SET PROBLEM:
Please return every line of the records below word for word, leaving the pictures out.

Rows taken from a spatial reasoning dataset:
* * * * * * * * *

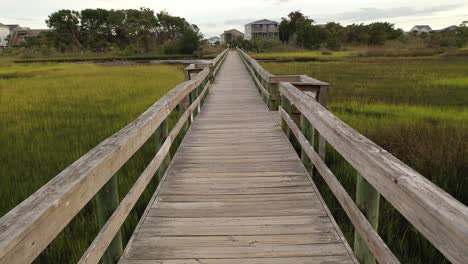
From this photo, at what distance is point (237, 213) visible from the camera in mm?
3213

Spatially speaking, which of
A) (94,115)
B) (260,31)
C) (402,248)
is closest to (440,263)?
(402,248)

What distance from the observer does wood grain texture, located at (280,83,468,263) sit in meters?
A: 1.23

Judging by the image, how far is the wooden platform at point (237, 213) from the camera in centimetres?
258

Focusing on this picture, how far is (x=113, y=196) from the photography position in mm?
2408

* * * * * * * * *

OUTPUT FOR THIS EXERCISE:
From this photo, at what distance is point (237, 213) visible from the camera in mm?
3213

Spatially speaking, which of
A) (94,115)
B) (260,31)
C) (402,248)
is closest to (440,263)?
(402,248)

What distance from the observer does wood grain texture, located at (280,83,468,263) sit in meters?
A: 1.23

Judging by the image, how far is the wooden platform at point (237, 213) from the camera in centimetres?
258

Focusing on this picture, how far is (x=113, y=196) from the photography position in mm?
2408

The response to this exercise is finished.